S&P Global recently published the SPIVA US Scorecard for Mid-2022. It measures how well a US actively managed fund is performing against a specific benchmark. The study found that 51% of domestic large-cap funds underperformed his S&P 500 in the first half of 2022, the highest rate in 13 years, down from last year’s 85% underperformance rate. doing.
Anu Ganti, senior director of index investment strategy at S&P Dow Jones Indices, said this was partly due to market declines. Ganti told CNBC’s Bob Pisani on “ETF Edge” this week that losses across stocks and bonds, as well as rising risk and inflation, have made active management skills more valuable this year.
Despite the encouraging numbers, long-term underperformance remains “worst,” as Pisani pointed out. After 5 years, the percentage of large-cap stocks that underperform the benchmark is 84%, increasing to 90% and 95% after 10 and 20 years, respectively.
The first half of the year was also a disappointment for growth managers, as the large-cap, small-cap, and mid-cap growth categories underperformed by 79%, 84%, and 89%, respectively.
Performance slump rate
Ganti said that underperformance remains high because historically active managers cost more than passive managers. Because stocks are not normally distributed, active portfolios are often hampered by dominant winners in the stock market.
Additionally, managers compete with each other, making it much harder to generate alpha. In the 1960s, active managers had an information advantage as the market was dominated by retail investors, but today active managers primarily compete with professional managers. Other factors include the high frequency of trading and the unpredictability of the future.
“When you talk about fees, it can work against performance, but it certainly helps with getting your feet on the ground and having lots of ads in places you might not see as much in ETFs,” said Tom Lydon. Vice Chairman of VettaFi.

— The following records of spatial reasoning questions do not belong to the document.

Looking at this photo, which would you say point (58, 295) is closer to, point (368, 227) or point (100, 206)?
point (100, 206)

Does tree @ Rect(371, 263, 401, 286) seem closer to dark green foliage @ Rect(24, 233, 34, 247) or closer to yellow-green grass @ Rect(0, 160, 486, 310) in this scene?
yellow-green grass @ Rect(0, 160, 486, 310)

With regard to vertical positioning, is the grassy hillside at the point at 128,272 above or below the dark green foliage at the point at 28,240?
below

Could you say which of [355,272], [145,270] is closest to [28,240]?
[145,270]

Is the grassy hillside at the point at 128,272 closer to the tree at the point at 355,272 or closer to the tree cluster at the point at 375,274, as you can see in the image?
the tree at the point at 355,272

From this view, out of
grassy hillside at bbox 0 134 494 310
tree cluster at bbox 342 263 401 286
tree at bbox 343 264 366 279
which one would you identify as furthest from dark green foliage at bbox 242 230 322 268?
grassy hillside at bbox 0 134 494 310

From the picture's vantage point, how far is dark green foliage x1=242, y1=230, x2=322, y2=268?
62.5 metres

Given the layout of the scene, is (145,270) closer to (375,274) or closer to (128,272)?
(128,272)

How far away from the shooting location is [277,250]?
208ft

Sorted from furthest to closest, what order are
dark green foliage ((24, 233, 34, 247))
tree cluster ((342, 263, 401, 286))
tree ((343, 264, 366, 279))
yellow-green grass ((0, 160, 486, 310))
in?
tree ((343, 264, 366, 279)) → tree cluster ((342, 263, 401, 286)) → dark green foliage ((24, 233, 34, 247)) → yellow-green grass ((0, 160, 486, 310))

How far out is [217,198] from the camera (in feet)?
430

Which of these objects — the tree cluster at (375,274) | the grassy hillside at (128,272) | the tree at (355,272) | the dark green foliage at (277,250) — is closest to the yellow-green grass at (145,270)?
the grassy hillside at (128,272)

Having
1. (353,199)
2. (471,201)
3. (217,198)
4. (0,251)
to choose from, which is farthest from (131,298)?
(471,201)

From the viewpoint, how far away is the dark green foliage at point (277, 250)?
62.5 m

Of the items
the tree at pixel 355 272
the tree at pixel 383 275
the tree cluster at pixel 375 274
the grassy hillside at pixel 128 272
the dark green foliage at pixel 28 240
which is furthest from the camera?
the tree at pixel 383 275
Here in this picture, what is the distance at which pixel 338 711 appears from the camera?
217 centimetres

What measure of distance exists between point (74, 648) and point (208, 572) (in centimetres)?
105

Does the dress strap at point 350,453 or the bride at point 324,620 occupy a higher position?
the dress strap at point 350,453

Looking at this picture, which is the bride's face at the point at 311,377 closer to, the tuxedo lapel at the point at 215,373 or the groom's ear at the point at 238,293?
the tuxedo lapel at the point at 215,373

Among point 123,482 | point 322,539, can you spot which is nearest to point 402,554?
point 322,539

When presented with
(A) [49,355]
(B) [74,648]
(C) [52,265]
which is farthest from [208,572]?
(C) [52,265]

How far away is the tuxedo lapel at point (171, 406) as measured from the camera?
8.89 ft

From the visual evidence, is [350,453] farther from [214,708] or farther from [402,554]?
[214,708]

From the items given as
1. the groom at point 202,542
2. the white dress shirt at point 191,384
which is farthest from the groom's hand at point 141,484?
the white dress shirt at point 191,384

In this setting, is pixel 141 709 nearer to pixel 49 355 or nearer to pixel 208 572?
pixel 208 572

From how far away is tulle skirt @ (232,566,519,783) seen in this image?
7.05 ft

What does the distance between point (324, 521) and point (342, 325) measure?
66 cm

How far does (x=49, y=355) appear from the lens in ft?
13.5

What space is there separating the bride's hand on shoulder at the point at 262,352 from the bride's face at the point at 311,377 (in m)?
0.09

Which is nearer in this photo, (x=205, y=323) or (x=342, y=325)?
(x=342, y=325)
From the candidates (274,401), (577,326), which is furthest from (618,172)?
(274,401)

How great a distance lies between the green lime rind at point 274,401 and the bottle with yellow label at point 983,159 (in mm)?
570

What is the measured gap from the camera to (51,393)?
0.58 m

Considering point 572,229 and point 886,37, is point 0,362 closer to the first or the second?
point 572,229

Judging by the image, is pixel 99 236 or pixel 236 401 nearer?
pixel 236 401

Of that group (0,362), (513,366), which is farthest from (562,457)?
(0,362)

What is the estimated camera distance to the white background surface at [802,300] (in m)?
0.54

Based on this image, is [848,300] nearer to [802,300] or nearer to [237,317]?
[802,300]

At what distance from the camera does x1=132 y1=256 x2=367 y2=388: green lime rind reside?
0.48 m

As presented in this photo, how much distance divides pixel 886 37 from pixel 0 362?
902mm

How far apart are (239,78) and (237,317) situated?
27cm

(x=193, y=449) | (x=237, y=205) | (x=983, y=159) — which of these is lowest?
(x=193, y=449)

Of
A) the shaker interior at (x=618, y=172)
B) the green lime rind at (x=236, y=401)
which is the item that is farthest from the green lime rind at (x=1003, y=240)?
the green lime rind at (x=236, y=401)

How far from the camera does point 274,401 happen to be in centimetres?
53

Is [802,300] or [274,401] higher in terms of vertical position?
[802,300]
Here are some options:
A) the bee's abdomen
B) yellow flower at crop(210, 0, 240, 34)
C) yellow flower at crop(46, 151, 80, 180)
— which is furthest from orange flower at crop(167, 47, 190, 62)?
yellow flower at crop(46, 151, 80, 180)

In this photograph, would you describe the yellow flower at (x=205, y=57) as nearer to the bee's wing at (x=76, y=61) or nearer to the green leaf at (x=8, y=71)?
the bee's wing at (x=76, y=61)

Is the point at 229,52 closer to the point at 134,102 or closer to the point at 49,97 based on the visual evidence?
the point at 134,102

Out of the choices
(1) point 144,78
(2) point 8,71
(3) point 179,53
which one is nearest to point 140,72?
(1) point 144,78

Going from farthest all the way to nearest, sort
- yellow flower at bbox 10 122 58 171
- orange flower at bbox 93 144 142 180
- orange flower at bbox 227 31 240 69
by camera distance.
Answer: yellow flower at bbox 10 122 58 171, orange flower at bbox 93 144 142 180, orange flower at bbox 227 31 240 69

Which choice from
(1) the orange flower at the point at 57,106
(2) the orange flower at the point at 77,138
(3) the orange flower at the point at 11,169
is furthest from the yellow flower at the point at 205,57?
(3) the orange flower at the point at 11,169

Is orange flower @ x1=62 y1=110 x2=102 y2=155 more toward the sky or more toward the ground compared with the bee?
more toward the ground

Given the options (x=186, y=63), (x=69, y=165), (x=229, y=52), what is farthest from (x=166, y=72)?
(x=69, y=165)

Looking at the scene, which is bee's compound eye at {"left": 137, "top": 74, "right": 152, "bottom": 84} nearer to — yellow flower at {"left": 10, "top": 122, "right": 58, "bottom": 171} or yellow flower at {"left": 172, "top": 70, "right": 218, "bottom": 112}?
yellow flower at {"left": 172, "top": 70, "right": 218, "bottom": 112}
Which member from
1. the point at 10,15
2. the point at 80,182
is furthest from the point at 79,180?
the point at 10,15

Lydon added that there are not enough ETFs in 401(k) plans and there are many active managers. The 401(k) business is dominated by people who profit from big trades, but his low-cost ETFs aren’t very profitable. With $400 billion of new assets coming into his ETFs and $120 billion coming from mutual funds this year, it could be a long time before those lines cross.
“Equity markets may fall, bond markets may fall, and it will be a year when active managers will have to sell low-cost basis stocks to meet redemptions. said Lydon. “You don’t want to get an unexpected and unwanted year-end gift in the year you were hanging out.”
“Survivor bias”
Another factor in this study is ‘survivorship bias’. With this bias, the losses of merged or liquidated funds do not appear in the index, skewing survival rates. In this study, we described the entire opportunity set including these failed funds to explain this bias.
Therefore, Lydon said investors should adopt a long-term outlook and avoid becoming “stock jockeys” during market downturns.